Nuisance learners. Any scikit-learn-compatible estimator can be
passed to ml_g / ml_m / ml_r, exactly as in DoubleML; string
aliases ('lasso', 'rf', 'gbm', …) are convenience shortcuts for
common configurations. sp.dml does not ship a theory-driven
"rigorous"/plug-in lasso (the hdm rlasso of Belloni–Chernozhukov–
Hansen): that estimator is specific to the R hdm package, and
doubleml-for-py likewise relies on scikit-learn learners rather than
bundling it. The scikit-learn cross-validated LassoCV is the
Python-ecosystem analogue for a sparse linear nuisance, and a user who
wants plug-in penalty selection can pass any custom estimator that
implements the scikit-learn fit/predict API.

■ **Actions to take**:
1. In the passage on nuisance learners, which scikit-learn estimator is named as the Python-ecosystem analogue for a sparse linear nuisance?
2. Summarize the passage on nuisance learners in two sentences.
3. Proceed with the passage on nuisance learners, picking up after its last sentence.
The material that follows has no connection to the passage on nuisance learners.

■ **Provided information**:
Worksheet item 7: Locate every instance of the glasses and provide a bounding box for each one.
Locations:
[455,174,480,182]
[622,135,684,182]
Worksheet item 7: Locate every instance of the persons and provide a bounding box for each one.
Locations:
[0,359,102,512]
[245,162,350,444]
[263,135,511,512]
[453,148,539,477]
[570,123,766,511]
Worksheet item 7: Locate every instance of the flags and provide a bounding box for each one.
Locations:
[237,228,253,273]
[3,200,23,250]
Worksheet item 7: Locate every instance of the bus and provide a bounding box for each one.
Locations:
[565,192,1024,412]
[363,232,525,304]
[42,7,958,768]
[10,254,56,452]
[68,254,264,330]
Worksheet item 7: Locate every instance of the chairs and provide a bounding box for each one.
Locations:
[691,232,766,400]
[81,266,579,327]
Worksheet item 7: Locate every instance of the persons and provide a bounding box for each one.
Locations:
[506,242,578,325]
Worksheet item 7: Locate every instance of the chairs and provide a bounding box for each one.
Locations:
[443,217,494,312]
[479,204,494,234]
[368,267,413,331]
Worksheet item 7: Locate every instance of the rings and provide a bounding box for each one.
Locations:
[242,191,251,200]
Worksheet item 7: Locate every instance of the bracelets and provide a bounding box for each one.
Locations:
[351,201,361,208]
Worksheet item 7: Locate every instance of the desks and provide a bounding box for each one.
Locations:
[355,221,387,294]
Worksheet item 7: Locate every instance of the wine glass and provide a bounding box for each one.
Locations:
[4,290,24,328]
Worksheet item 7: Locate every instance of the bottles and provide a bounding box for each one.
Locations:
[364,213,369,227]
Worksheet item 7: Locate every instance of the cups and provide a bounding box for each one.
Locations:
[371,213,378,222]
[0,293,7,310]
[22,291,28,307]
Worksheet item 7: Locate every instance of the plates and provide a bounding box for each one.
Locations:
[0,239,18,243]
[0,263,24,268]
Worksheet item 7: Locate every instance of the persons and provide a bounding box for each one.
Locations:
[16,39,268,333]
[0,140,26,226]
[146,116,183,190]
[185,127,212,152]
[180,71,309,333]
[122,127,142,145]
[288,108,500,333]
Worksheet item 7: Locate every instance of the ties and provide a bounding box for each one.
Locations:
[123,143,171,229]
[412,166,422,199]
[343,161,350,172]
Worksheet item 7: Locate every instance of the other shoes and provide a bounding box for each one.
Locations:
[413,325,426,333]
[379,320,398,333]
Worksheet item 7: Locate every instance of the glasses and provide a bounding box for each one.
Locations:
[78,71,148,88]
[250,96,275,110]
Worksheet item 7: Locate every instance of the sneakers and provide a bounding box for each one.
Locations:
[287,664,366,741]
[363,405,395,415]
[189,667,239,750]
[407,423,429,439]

■ **Results in order**:
1. The cross-validated LassoCV from scikit-learn.

2. Any scikit-learn-compatible estimator can be passed to ml_g, ml_m, or ml_r, as in DoubleML, and string aliases such as 'lasso', 'rf', and 'gbm' are shortcuts for common configurations. sp.dml does not include the hdm package's rigorous plug-in lasso, so users can rely on LassoCV for a sparse linear nuisance or pass a custom estimator that implements the scikit-learn fit/predict API.

3.
Running the parity tests yourself¶
pip install -e ".[dev,parity]" # the parity extra adds doubleml-for-py
# (not a runtime dependency of StatsPAI)
# Python-side parity (sp.dml vs doubleml-for-py) — runs to machine precision.
# Without the parity extra this test skips cleanly instead of failing.
pytest tests/external_parity/test_dml_python_parity.py -v
# R-side parity (requires R + DoubleML + mlr3 installed locally)
pytest tests/reference_parity/test_dml_parity.py -v
The R-side fixture (dml_R.json) was generated once on R 4.5.2 with
DoubleML 1.0.2 + mlr3learners 0.14.0 + cv_glmnet; rerun
_generate_dml.R only when the DGP itself changes.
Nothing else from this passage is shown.